=== Instruction A ===
Please translate this sentence from the hiking account below into Spanish: "Long legs mean fewer steps."

=== Passage given ===

============

Finish line celebration with family, Caledonia State Park, PA, 3 November 2012 |
I don't feel extraordinary. Yet I've just become only the 6th person in history to hike the AT both ways in a single calendar year (and report it to the Appalachian Trail Conservancy). And I'm the oldest to do so by about a decade (I'm 64. Previous yo-yo thru-hikers who have reported their accomplishment to ATC range in age from 20 to mid 50's).
No, I don't feel extraordinary, and my overall reaction to my adventure at the moment is "it wasn't all that hard."
So what gives? It was an extraordinary feat - a feat of patience and persistence and putting up with pain. It was a feat that required laser focus and a willingness to sacrifice every other aspect of my normal existence for nearly a full year. And a year is no small part of a human life.
I think it helped that I was already fit at the start - had hiked 350 miles of the AT the previous year, summited three 6000 meter peaks in South America the previous year, and had done a lot of other hiking as well. I also think that my body structure worked to my advantage - long and lean (like Jennifer Pharr Davis, who holds the current unofficial speed record - she hiked the entire AT in 46 days). Long legs mean fewer steps. Light weight (I averaged about 150 pounds on my 6'2" frame) means I wasn't carrying along a lot of extra 'baggage' every day.
Everyone says an AT thru-hike is more mental than physical. I wholeheartedly agree. First of all, you spend a lot of time alone. It helps immeasurably if you 'like yourself' and know how to entertain yourself 'in a vacuum'. I imagine that a successful thru-hiker would also be a person who would come out of a 'solitary confinement' prison sentence smiling - or at least feeling no worse for the experience. It helps if you have a healthy measure of plain old damn stubbornness - that jaw-clenching determination that nothing is going to keep you from achieving your goal. And finally, it helps if you have some sort of over-arching motivation - some reason to see your effort through to the finish even when the going gets tough.

============

=== Extracted records ===
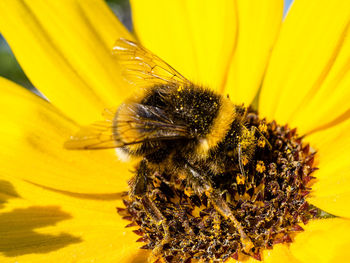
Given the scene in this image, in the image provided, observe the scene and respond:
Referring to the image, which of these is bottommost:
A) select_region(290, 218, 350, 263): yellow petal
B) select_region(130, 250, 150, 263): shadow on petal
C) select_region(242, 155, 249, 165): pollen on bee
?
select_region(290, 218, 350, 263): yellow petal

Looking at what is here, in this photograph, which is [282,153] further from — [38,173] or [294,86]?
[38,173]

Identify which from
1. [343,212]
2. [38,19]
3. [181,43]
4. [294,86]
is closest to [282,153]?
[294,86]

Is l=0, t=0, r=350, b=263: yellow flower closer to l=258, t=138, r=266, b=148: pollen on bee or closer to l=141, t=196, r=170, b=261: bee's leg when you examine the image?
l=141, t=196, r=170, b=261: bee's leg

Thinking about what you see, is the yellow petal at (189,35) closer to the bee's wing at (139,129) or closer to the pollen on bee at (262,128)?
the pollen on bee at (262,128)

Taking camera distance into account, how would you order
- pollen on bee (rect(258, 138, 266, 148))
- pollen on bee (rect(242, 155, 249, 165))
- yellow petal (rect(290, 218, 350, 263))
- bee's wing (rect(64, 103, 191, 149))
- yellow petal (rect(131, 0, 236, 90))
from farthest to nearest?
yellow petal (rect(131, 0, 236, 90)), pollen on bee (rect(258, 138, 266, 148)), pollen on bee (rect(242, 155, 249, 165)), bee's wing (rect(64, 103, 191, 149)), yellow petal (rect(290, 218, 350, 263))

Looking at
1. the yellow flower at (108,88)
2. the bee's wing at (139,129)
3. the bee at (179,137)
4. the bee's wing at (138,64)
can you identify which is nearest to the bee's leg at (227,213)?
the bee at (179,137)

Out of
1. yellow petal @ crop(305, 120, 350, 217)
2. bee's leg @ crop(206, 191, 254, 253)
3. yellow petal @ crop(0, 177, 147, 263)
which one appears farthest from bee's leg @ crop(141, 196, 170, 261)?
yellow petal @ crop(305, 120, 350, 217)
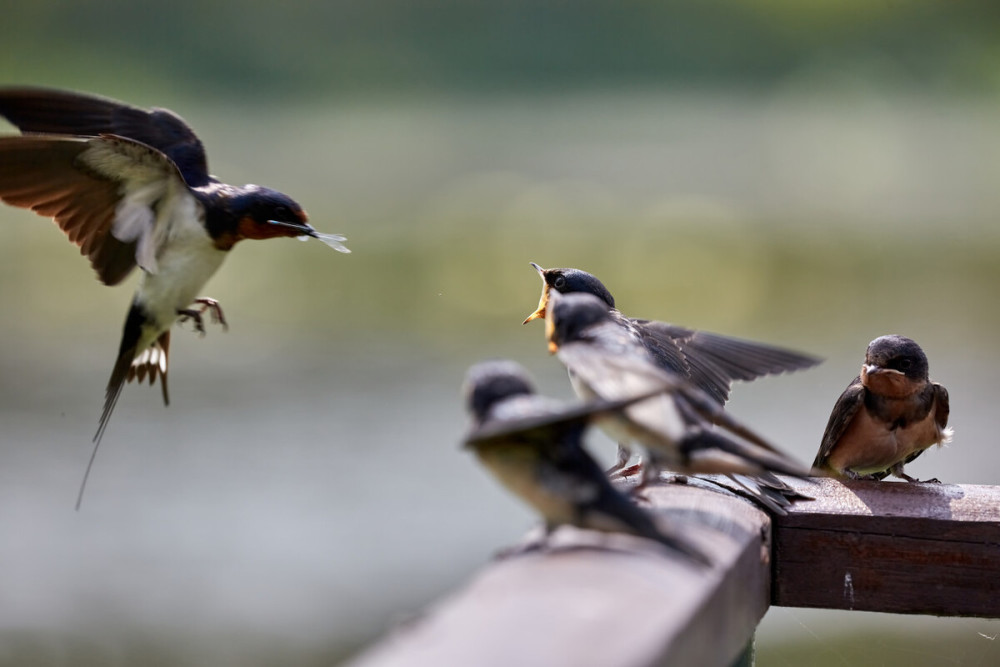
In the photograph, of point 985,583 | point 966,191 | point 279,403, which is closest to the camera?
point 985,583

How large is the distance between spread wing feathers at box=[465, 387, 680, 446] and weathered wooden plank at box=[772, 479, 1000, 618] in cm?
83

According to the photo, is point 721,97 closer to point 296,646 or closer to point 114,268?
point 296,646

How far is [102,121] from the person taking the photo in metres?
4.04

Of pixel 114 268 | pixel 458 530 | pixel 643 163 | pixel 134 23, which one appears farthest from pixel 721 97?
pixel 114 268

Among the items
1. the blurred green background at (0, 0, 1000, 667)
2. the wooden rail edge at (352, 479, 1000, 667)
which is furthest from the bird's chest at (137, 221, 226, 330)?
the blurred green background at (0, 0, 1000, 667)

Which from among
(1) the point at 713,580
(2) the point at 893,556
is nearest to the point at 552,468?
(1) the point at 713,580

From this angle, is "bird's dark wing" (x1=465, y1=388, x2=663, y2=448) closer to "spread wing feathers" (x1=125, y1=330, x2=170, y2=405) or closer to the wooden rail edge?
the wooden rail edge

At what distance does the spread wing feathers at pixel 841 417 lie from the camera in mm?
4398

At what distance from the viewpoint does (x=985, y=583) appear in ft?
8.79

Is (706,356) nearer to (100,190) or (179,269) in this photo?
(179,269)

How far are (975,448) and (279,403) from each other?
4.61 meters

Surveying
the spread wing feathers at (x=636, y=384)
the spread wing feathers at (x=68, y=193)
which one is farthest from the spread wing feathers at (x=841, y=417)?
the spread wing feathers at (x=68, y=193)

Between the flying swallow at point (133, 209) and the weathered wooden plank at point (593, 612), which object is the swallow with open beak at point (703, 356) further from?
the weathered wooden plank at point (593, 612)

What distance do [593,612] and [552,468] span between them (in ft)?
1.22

============

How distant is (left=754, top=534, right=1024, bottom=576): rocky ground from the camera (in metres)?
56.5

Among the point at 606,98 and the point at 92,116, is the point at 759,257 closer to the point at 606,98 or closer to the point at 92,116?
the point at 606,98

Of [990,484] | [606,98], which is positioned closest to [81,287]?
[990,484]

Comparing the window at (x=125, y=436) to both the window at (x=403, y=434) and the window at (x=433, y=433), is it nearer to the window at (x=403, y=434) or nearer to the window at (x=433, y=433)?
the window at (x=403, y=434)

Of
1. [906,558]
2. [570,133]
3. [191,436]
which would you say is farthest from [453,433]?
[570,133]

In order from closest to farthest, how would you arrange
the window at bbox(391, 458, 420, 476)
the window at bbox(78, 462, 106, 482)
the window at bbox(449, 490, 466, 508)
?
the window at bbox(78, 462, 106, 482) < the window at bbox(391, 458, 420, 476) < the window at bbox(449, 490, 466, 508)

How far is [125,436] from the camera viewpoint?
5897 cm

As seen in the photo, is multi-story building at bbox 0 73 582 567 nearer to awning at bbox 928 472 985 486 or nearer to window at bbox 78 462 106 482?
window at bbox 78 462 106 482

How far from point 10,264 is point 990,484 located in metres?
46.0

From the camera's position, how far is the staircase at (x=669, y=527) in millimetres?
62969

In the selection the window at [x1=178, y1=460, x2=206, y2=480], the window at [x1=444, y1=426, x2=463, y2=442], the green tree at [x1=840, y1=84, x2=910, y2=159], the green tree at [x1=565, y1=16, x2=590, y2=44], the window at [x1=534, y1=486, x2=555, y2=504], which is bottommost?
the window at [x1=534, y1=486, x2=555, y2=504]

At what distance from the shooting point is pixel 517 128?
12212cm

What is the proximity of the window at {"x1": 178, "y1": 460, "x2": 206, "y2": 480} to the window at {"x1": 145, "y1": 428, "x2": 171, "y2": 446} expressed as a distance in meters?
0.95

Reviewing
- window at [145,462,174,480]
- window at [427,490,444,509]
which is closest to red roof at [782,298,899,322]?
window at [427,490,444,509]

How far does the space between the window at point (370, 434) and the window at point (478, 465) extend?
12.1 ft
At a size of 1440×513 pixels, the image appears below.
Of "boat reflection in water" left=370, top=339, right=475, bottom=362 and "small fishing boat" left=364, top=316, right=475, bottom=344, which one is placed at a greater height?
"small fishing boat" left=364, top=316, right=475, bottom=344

============

=== Instruction B ===
Copy out the lines of the records above, starting at the line that contains "Which from among" and stopping after the line that contains "4.61 meters", both lines included.

=== Task response A ===
Las piernas largas significan menos pasos.

=== Task response B ===
Which from among
(1) the point at 713,580
(2) the point at 893,556
is nearest to the point at 552,468?
(1) the point at 713,580

From this angle, is "bird's dark wing" (x1=465, y1=388, x2=663, y2=448) closer to "spread wing feathers" (x1=125, y1=330, x2=170, y2=405) or closer to the wooden rail edge?
the wooden rail edge

At what distance does the spread wing feathers at pixel 841 417 lie from the camera in mm?
4398

At what distance from the viewpoint does (x=985, y=583) appear in ft?
8.79

Is (706,356) nearer to (100,190) or (179,269) in this photo?
(179,269)

How far are (975,448) and (279,403) from each other?
4.61 meters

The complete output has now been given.